**Written task a:** According to the excerpt on Seattle grocery history, in what month and year was Tradewell Grocery christened?

── Excerpt

Tradewell Grocery was christened in October 1939, based in Seattle. It was formed mostly from a chain named Eba’s Mutual Markets in Seattle and Eba’s Mutual Piggly Wiggly in other parts of Washington State. This article discusses the stores other than Eba’s itself that were part of that chain. This is the sixth installment of an exploration of Seattle’s chain grocery history, focusing on the predecessors of Tradewell.
Here is the briefest of summaries in case the thread gets lost in biography and mergers:
- Portland’s Carl Anderson created a small Seattle chain in 1926
- United Groceries was created in some form in April 1927
- Anderson’s 19 stores were bought out by United Groceries in 1928
- Great Depression ensued in 1929
- United Groceries also bought Jones Piggly Wiggly in 1930
- United Groceries was purchased by Mutual Markets in 1931
- Mutual Markets also purchased Pay-‘N-Save in 1931
- Mutual Markets merged with Eba Grocery in 1932
C. G. Anderson & Co of Portland
In early 1927 Carl Gotfried Anderson ran advertisements in Seattle papers announcing that he was opening a new chain of grocery stores. He explained that he was coming from Portland, had sold his chain there and moved to “realize his long desired ambition of living in Seattle.” He traveled a long road to reach Seattle, and he would move on after less than two years.

────
── Material to process

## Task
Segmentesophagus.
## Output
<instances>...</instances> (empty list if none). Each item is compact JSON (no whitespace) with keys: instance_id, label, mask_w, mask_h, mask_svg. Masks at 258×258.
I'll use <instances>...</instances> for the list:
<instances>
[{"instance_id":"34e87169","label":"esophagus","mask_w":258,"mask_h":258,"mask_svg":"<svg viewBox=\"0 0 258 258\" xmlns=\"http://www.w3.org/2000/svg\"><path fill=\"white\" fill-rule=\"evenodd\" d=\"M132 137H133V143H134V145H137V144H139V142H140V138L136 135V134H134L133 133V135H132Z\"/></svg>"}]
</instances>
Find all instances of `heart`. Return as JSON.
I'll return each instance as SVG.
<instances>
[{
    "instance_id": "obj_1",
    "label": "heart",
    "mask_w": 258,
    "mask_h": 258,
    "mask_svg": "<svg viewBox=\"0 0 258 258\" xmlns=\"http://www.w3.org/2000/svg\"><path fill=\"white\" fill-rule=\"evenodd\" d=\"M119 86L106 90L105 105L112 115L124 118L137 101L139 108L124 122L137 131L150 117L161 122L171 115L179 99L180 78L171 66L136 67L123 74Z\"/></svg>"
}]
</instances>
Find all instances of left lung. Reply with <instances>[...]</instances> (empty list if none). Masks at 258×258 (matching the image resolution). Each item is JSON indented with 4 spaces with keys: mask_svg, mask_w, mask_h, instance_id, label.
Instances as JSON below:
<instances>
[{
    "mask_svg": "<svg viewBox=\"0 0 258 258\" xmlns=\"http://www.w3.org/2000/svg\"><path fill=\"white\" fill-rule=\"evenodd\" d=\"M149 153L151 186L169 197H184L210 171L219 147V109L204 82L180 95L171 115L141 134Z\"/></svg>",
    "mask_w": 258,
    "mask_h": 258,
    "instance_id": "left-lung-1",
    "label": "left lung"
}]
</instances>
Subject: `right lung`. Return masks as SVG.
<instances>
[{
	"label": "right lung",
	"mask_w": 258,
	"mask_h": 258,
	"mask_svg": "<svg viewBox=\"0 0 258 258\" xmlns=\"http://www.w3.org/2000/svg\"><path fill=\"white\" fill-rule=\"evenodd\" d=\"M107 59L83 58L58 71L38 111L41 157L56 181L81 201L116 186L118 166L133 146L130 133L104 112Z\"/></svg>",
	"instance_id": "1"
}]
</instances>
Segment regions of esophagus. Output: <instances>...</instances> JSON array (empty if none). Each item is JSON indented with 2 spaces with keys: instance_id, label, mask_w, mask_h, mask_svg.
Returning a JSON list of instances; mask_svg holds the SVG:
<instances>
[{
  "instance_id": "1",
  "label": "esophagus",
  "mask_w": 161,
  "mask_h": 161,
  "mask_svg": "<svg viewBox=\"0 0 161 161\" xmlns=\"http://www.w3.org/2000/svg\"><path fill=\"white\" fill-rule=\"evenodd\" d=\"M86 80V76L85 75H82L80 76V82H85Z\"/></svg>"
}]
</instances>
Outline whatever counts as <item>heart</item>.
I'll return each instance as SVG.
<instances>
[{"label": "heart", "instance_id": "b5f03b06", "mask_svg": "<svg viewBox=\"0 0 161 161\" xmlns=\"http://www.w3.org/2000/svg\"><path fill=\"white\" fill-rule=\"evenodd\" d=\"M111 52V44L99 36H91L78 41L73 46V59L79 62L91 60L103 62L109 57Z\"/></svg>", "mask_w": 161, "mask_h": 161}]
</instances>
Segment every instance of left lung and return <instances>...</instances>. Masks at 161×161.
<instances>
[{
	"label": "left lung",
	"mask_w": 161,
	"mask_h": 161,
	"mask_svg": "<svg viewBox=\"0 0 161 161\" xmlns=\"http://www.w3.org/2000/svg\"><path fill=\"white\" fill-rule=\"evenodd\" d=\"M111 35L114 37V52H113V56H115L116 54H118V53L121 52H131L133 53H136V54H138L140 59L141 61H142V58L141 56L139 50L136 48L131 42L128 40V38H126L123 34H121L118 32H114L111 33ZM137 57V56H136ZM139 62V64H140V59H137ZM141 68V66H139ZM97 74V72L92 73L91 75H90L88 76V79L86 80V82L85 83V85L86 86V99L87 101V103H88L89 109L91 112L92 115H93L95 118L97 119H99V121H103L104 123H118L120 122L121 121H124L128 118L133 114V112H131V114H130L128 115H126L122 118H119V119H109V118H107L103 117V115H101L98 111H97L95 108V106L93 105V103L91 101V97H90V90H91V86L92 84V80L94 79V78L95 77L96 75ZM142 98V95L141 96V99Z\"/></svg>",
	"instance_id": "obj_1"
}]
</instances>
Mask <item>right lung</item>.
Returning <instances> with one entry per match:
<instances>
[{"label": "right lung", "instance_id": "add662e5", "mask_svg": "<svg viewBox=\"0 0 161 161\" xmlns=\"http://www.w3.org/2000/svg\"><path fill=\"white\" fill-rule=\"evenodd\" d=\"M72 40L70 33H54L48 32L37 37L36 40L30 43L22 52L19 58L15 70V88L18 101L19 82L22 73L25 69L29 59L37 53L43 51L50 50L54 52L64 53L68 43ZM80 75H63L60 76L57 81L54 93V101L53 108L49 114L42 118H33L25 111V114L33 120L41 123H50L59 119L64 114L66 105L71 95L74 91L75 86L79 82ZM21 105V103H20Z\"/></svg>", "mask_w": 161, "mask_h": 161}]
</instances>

────

**Written task b:** Please count the lines of the listing that contain the string "lung", treating case as significant. Reply with the number only.

**Task answer a:** October 1939

**Task answer b:** 9